Pardon me while I adjust my soap box. Social media platforms survive via ad revenue. The more they know about you, the more valuable their data is which they in turn sell off to products and services that fit your data best. It behooves these platforms to give you as much access to their site for free. So, we get free streaming! Woo!

But it comes at a cost. Not monetarily, of course, but technologically, politically, spiritually, and so on. All of this is to say that social platforms that you pay nothing to be on owe you nothing and it is a first-come-first-serve world. Lots of entities are now streaming and to these platforms, you’re just one in 100,000.

It’s why sometimes your stream works perfectly and then 10 minutes later before downbeat you hit “publish” and the whole thing collapses despite nothing changing. They push out new releases without warnings, sometimes their services mess up, it can be 100 things or more that are completely out of your control. But the services are free so it’s hard to complain much.

Once you start paying for services, you can start creating and keeping expectations.

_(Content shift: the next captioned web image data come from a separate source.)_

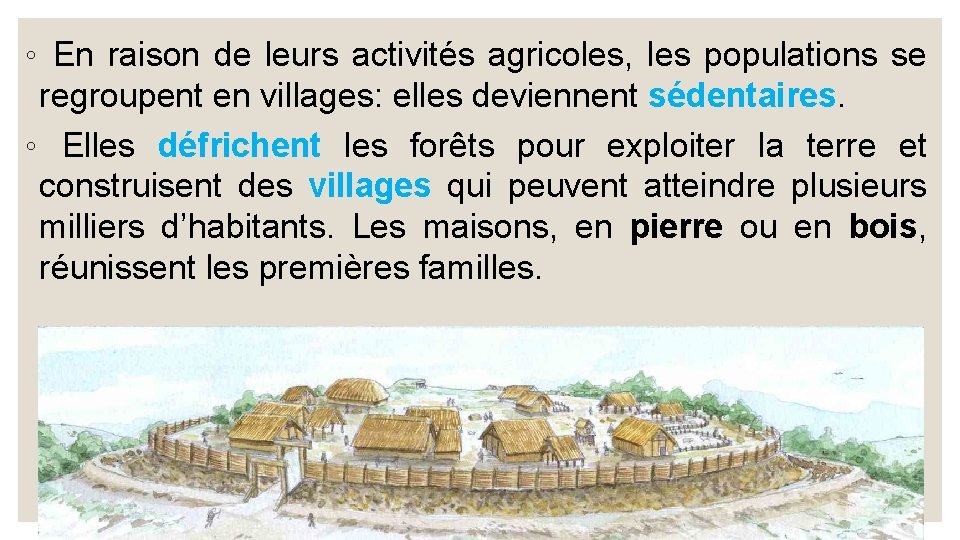 ◦ En raison de leurs activités agricoles, les populations se regroupent en villages: elles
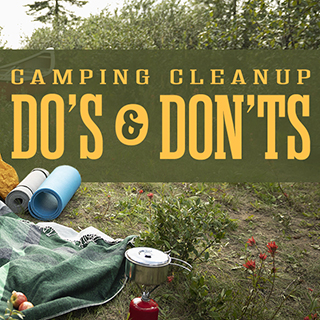 Camping Cleanup Dos & Don'ts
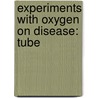 Experiments With Oxygen On Disease: Tube door James Todd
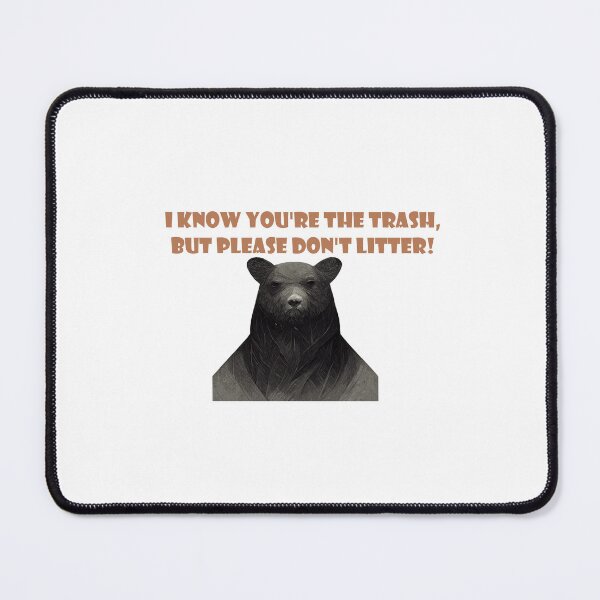 Item preview, You are the trash! designed and sold by Maniock.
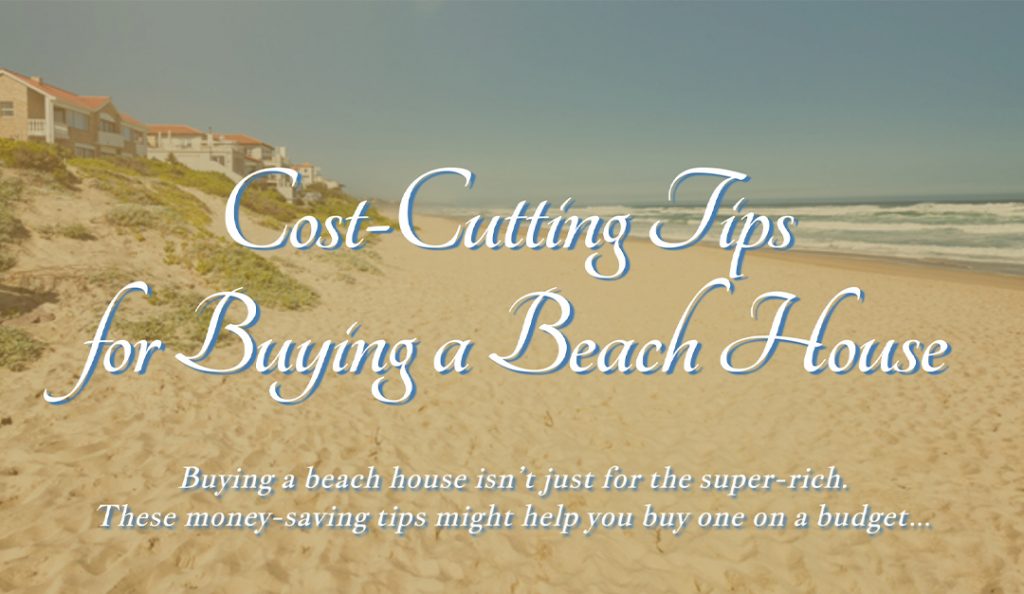 CostCutting Tips for Buying a Beach House — RISMedia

You’ll also need to adjust them a tad because you won’t ever perfectly recreate an in-house mix. It just won’t happen. The technology isn’t there yet and more to the point, it’s a different experience altogether so perhaps it shouldn’t sound exactly the same.

OK, here’s the info that most people want. The target. YouTube, for instance, is pretty open about what their expectations are as far as loudness. Good luck finding others, like Facebook.

I had to do a lot of digging and researching to find these answers and I got them from Dolby (Figure 3). Notice that the maximum loudness in LKFS for Facebook, YouTube, and Vimeo are all different.

Figure 3. (Courtesy of Dolby)

Key takeaways:

» Err on the side of quiet and manually turn it up as opposed to leaving it to the social platforms;

» It’s first come and first serve so don’t expect perfection every time;

» Consistency is important;

» Monitor your stream levels and make adjustments to see what sounds best on the platform(s) of your choice.